• Required tasks
A – Please copy the knife forum thread word for word, from "I love this" to "good home cooking!".
B – Pick up the knife forum thread after its final post and write the next part.

[Opening Supplied text section]

Not shown: Zihr 600 mm Turkish Mincing Knife, kiridashi, a few single-bevel knives for practicing sharpening and polishing.


----------



## Homechef

I love this last picture because my collection is starting to look like your first post. The future looks bright! Any advice on the message track with the significant other justifying more knives than days of the month or should I start hiding them?!


----------



## pgugger

Haha, no sage relationship advice from me, but probably better to discuss openly, at least at first or from time to time, to set the broad parameters, rather than hiding it! I justify it as reasonable to have a hobby that my income can support after all the necessities and savings. Plus she gets gourmet meals routinely, and here we all know that 15 gyutos are the key to good home cooking!


----------



## matchplay18

Paul I like your collection.


----------



## matchplay18

After reading your post much wisdom sound reasoning


----------



## krstf

How do you like the shigemitsu ito? Not much info to be found regarding these?


----------



## pgugger

Honestly I only did some test cuts with it, but I thought it cut really well with good food release. Nice convex zero grind.

[Closing Supplied text section]
[Opening Data block section]

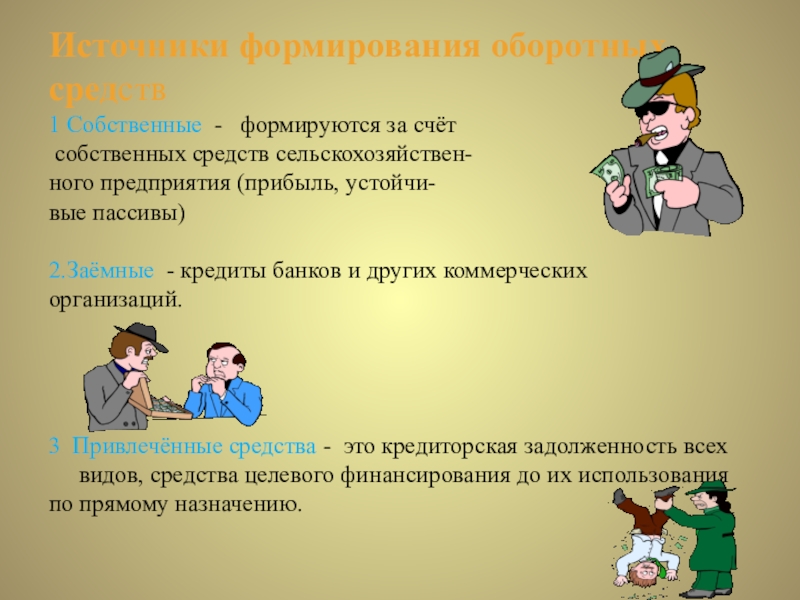 Источники формирования оборотных средств

1 Собственные - формируются за счёт собственных средств сельскохозяйственного предприятия (прибыль, устойчивые пассивы)

2.Заёмные - кредиты банков и других коммерческих организаций.

3 Привлечённые средства - это кредиторская задолженность всех видов, средства целевого финансирования до их использования по прямому назначению.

[Closing Data block section]

• Solved problems
A –
I love this last picture because my collection is starting to look like your first post. The future looks bright! Any advice on the message track with the significant other justifying more knives than days of the month or should I start hiding them?!


----------



## pgugger

Haha, no sage relationship advice from me, but probably better to discuss openly, at least at first or from time to time, to set the broad parameters, rather than hiding it! I justify it as reasonable to have a hobby that my income can support after all the necessities and savings. Plus she gets gourmet meals routinely, and here we all know that 15 gyutos are the key to good home cooking!

B –
krstf said:


> How do you like the shigemitsu ito? Not much info to be found regarding these?


----------



## DrD23

incredible collection! Favorites?


----------



## simona

Nice. How is the handle feel on the Otsuka?


----------



## pgugger

DrD23 said:


> incredible collection! Favorites?


So hard to pick because they are all good in different ways. But if I have to then my favorite gyutos are probably the Migoto and Toyama (all of them), followed closely by Takada, Konosuke Fujiyama and Jiro. Still need to use the Tetsujin and Kagekiyo more to compare. 



simona said:


> Nice. How is the handle feel on the Otsuka?


It’s awesome. It fits my hand perfectly. Feels like it should be a big steak knife but works as a small petty.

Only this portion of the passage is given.